Here was my 'choking on my croissant' moment number two. Most economists would agree with what my friend at the meeting had said; but he seemed either oblivious (not likely) or simply unconcerned (more likely) with the flip side of what he had just uttered. Italy, to take the third-largest economy in Europe, one with a sizeable and modern industrial base, is stuck with a currency -- the euro -- which is stronger than the old lira would be under current circumstances. But membership in the euro zone means Italy can't devalue to bring some relief to its exporters.
I pushed back politely. Look, I said, it's not Greece I'm worried about. It's Italy. Third-biggest bond market in the world. Bond spreads this morning again heading over 7% (before the ECB intervened this to push them back down again.) Too big to fail, too big to save. Is the government, even one under a new Prime Minister, going to push through sufficient austerity to avoid a default?
Now the consultant perked up, speaking what he too believes to be the unvarnished truth. They have to, he said, because "to be blunt about it, we have them [both the Greeks and the Italians] by the balls."

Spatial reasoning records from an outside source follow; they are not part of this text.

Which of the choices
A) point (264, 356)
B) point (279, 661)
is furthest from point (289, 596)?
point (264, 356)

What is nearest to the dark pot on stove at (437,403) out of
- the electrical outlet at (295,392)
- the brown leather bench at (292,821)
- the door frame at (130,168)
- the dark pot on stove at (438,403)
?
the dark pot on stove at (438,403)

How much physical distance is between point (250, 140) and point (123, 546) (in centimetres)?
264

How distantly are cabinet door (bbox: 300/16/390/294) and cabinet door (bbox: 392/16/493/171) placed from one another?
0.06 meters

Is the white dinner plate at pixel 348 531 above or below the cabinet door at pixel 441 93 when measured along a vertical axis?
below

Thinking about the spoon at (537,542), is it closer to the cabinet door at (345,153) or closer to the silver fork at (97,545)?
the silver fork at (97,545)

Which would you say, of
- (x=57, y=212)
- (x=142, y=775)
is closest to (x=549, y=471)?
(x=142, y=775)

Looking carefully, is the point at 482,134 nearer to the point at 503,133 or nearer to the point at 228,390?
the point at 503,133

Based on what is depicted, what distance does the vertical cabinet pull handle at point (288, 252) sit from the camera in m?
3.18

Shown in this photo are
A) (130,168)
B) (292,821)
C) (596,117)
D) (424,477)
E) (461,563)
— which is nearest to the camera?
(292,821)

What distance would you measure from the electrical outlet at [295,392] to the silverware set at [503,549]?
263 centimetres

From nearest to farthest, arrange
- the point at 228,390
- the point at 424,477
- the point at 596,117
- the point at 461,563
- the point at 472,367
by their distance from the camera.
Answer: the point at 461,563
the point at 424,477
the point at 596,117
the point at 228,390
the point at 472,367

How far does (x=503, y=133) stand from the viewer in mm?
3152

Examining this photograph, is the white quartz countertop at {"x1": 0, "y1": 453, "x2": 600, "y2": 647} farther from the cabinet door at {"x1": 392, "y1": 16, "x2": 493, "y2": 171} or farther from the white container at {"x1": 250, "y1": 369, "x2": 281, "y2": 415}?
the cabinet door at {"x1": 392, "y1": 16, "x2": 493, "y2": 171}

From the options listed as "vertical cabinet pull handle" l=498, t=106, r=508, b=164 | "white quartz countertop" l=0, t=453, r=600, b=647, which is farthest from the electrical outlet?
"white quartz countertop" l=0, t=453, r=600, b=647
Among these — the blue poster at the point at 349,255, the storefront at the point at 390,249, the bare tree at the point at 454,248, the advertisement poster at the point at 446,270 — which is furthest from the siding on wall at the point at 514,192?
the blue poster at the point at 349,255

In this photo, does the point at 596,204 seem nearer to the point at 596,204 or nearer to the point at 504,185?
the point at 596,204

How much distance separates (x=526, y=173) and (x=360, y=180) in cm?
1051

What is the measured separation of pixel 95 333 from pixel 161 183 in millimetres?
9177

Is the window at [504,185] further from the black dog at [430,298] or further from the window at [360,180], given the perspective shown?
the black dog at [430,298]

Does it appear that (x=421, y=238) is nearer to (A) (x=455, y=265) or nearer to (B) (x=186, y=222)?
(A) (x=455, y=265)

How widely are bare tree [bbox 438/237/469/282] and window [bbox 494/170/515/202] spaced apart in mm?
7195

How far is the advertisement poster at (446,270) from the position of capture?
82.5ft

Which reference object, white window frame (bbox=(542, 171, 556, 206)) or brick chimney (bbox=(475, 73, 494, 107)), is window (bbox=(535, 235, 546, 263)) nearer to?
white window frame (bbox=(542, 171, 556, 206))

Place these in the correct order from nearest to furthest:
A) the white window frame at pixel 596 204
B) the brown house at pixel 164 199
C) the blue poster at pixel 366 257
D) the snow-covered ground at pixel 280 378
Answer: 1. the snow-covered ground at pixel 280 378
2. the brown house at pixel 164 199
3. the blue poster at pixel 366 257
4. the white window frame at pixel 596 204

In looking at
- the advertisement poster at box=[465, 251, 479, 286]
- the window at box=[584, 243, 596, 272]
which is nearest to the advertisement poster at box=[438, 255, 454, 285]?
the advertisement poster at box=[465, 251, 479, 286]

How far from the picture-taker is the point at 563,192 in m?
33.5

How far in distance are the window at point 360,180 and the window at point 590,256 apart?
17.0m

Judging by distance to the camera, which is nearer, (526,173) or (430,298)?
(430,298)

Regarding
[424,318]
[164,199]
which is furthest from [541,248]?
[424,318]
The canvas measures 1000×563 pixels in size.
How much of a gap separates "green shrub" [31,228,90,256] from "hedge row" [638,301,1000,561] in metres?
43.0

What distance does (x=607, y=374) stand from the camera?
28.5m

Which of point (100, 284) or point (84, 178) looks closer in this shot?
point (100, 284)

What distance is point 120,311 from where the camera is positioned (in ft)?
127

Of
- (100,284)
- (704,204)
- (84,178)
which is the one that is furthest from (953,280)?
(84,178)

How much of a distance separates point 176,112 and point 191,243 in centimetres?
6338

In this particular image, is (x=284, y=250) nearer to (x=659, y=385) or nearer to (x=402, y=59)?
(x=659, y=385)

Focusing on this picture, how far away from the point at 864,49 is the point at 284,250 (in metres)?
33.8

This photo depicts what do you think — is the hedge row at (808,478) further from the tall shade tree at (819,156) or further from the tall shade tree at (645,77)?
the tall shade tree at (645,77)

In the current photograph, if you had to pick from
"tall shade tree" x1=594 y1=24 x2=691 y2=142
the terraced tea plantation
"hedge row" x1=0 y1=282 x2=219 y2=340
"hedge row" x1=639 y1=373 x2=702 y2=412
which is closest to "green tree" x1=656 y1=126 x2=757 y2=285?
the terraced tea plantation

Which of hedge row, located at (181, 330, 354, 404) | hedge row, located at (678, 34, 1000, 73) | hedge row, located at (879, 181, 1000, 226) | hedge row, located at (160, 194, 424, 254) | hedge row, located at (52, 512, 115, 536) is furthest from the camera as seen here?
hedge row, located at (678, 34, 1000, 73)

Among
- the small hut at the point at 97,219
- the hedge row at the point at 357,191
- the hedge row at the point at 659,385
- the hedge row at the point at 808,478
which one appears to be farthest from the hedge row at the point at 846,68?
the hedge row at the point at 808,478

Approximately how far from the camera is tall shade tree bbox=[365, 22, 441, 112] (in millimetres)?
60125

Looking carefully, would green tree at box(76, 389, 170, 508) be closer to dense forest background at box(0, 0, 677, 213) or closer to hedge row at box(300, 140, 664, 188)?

And make no mistake – that, in essence, is where the European crisis stands. The Germans -- and the ECB along with them -- believe (perhaps hope is the better word) that two new technocratic prime ministers, former EU commissioner Mario Monti in Italy and MIT-trained economist Lucas Papademos in Greece, will cast politics aside and force angry populations in both countries to take their medicine, whether they like it or not. Because it's for their own good, you understand. And besides, "we have them by the balls. They have to do what we say."
Let's set aside, for the moment, a couple of important facts: the European Financial Stability Facility (EFSF) remains woefully underfunded (anyone hear the sound of the 'bazooka?'); the European banks are vastly undercapitalized given their exposure to PIIG sovereign debt (the top 20 banks, according to one conservative estimate, I've seen need 370 billion euros of new equity.) And just yesterday, Bundesbank President Jens Weidmann told the Financial Times that under no circumstances would the ECB don its Helicopter Ben propeller hat and act as "lender of last resort."
Clarity is always refreshing, and what my interlocutor had said is very much the German perception of current political reality in Europe. We have them by the balls.
I nodded and, again as politely as I could, said that given European history, both recent and not so recent, that "reality" seemed "politically combustible.''
With that we bade each other good afternoon, a central point about the euro zone reinforced with a thud on a hot afternoon in Mumbai: The economics of this crisis are bad enough. The politics are worse.